The practice of virtue tames the greed and aversion that so poorly serve the well-being of ourselves and others. Yet the impulse for greed and aversion is held in place by delusion, our conceptual misperception of the world in which we live. The practice of wisdom removes such misperception. The passage above sees this practice as a process of disentangling ourselves from the knotted mesh of our problematic, samsaric lives. Virtue loosens the grosser tangles and gives us space to deal with the tighter, thornier knots of delusion.
The practice of wisdom begins with right understanding and is perfected in composure. It starts with developing a conceptual grasp of the human condition, proceeds through the discovery of this condition in our own lived experience, and concludes with a full internalization of Dharma. This is a matter of achieving “knowledge and vision of things as the really are,” the precursor to complete awakening.

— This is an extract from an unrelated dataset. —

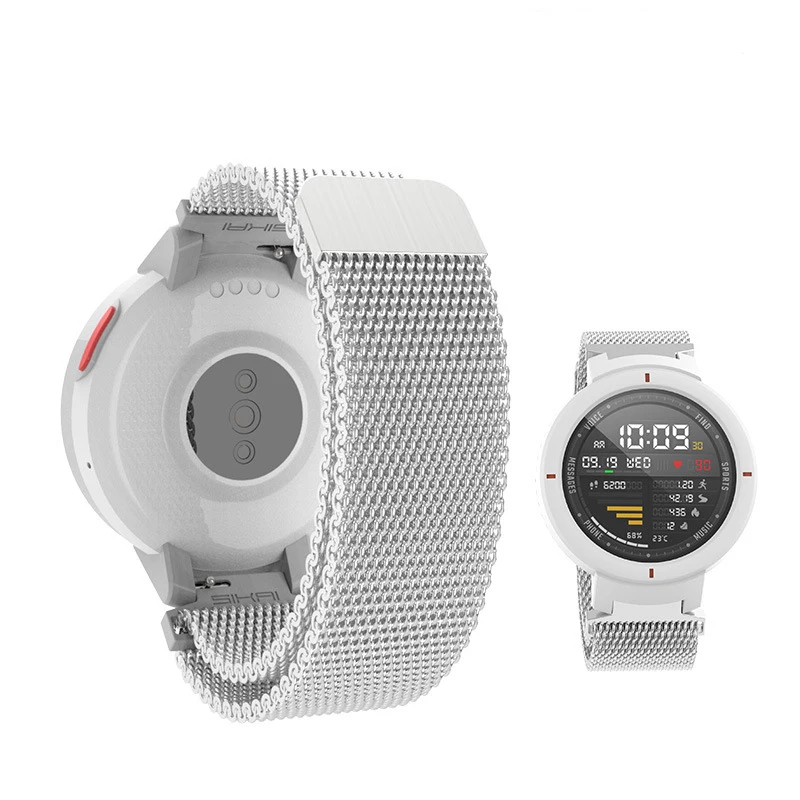 Металлический Миланский ремешок для часов для Xiaomi Huami Amazfit Verge 3 ремешок Магнитный адсорбционный браслет для Amazfit Verge 3 Топ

The human dilemma begins with ignorance. In our ignorance we presume too much. We presume a world out there, we presume a world in here, we presume a self both in here and out there. We presume a metaphysics that fills the outer world with substantial self-existing objects. Unfortunately we presume a world that is impossible to live in, in any satisfactory way, and we suffer for it. The fixed objects we presume matter to us, either as enticements or threats, and therefore evoke craving and appropriation. Our individual identity becomes defined in terms of what we appropriate. But these objects and the person we’ve become have in fact been insubstantial and contingent all along. We suffer as we grasp for solid ground that is simply not there. We’ve been caught in this soap opera of life for a long long time, and without a way out, we will be caught in saṃsāra for a long time to come.
In dependent coarising (Pali, paṭicca samuppāda) the Buddha explores the things that afflict us, how they arise, and what happens when we let go of them. We discover that they are part of a tangled and knotted mass of conditional dependencies, cross dependencies, circular dependencies, in which each knot in the snarl – held in place by the neighboring tangles – is a challenge to unravel. The twelve-link chain of dependent coarising is a single thread discovered by the Buddha that twists through the snarl, but that, if we follow it, allows us to proceed systematically, to unravel one knot after another (twelve in all), until the entire wad becomes disentangled and we are released from the human dilemma.
The teaching of the chain of dependent coarising is among the deepest teachings of the Buddhavacana, in which the conditioned arising of the illusory self caught in saṃsāra plays a staring role. The chain is an entrance into an understanding (1) of the nature of the human dilemma, that is, how we have managed to get ourselves so ensnarled in saṃsāric existence, and, at the same time, (2) of the resolution of that dilemma, that is, how we can weaken or break that chain and attain liberation.